Farama-Foundation / Arcade-Learning-Environment

The Arcade Learning Environment (ALE) -- a platform for AI research.
GNU General Public License v2.0
2.14k stars 420 forks source link

unreliable initial state clone/restore in Qbert #412

Closed anadrome closed 3 years ago

anadrome commented 3 years ago

After noticing some wonkiness in tree-search code, I tried to cut it down to a minimal example, and got this reproducible case (works on both Linux and macOS for me, using both gcc and clang):

I tested all supported games, and this works as expected in all of them except Qbert, where the RAM the 2nd time through differs by a few bytes. I'm not quite sure where this is happening. Completely re-loading the ROM gives the expected results, so I don't think it's an nondeterminism issue like #246. Test program here: https://www.kmjn.org/temp/test_save_restore.cpp

JesseFarebro commented 3 years ago

Could you try with this PR applied: https://github.com/mgbellemare/Arcade-Learning-Environment/pull/401. I believe this should fix the issue, I haven't had time to write proper tests to merge this PR but it's on my list for the summer.

anadrome commented 3 years ago

I still get the same behavior with that PR applied. My guess is that #401 will fix some other tree-search wonkiness I was seeing though, so thanks for pointing me to it!

Here's a dump of the RAM sequences (in hex).

On initial load, RAM after 1 action and 2 actions:

0000000000000000000000000000000000000000000000000000000000000000000000000000000000000000000000000000000000000000000000000000000000000000000000000000000000000000000000000000000000000000000000000000000000000000000000000000000000000000000000000000000000000000

0094b8940094009402940000b000b000b000b000b0940000000000000000000094009400940094ff9400940041354135410000bd940094003500000000000000000000000000000000ff0000000000000094009400940094000000000707070707bf940094009409940105000000000094000000000d04040b05940000008db6

After restoreState(), taking the same sequence of actions:

0094b8940094009402940000b000b000b000b000b0940000000000000000000094009400940094ff9400940041354135410000bd940094003500000000000000000000000000000000ff0000000000000094009400940094000000000707070707bf940094009409940105000000000094000000000d04040b05940000008db6

0494b8940094009402940000b000b000b000b000b0940000000000000000000094439400940094ff9400940041354135410000bd940094003500000000000000000900000000000000ff0000000000000093009400940094000000000707070707bf940094009409940105000000000093ff0000000d04040b0493000000c9b4

So the state seen after 2 actions on initial load is seen after only 1 action after restoreState(). Looking at that, I think what's happening is that the very first action after loadROM() is eaten somehow: the RAM state after one action is all zeros, which doesn't seem right. So I think this might be something with initial setup rather than the clone/restore functionality?

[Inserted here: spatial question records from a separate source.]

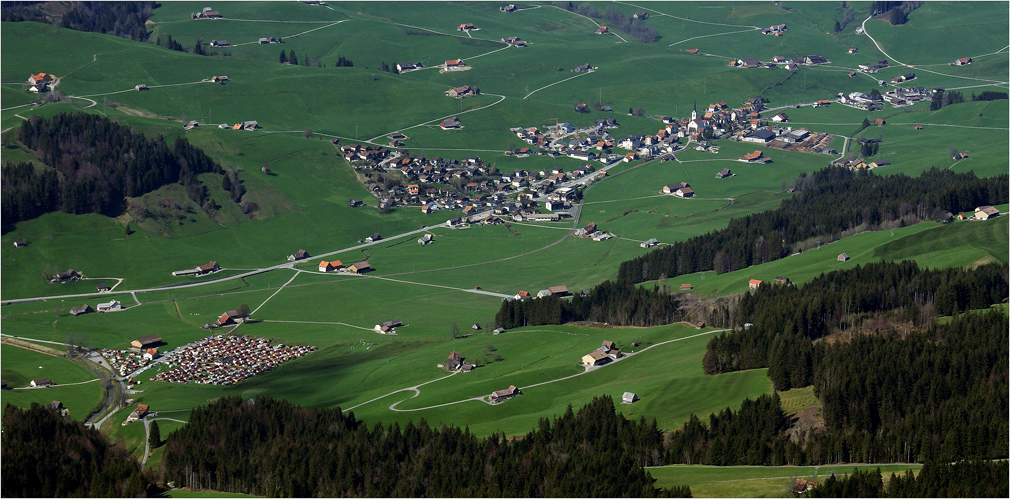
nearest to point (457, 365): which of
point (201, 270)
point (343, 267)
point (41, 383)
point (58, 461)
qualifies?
point (58, 461)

JesseFarebro commented 3 years ago

Thanks for the script, I'll have a look at this in the next couple of days and get back to you. I have some ideas on what could be the issue but it'll take more investigation.

JesseFarebro commented 3 years ago

Thanks for reporting this @anadrome, I opened up a new issue #417 to track this.

anadrome commented 3 years ago

Did you mean to close pull request #413 instead? I think the weirdness with Qbert is something else (although i don't have a good guess what's causing it).

JesseFarebro commented 3 years ago

Hmm, I believe if we would apply #401 and perform processRAM() on restore (note: not performing processScreen()) it should result in the desired behaviour for the RAM buffer. If this doesn't solve the problem with Qbert I'll have to take a closer look to see what's going on.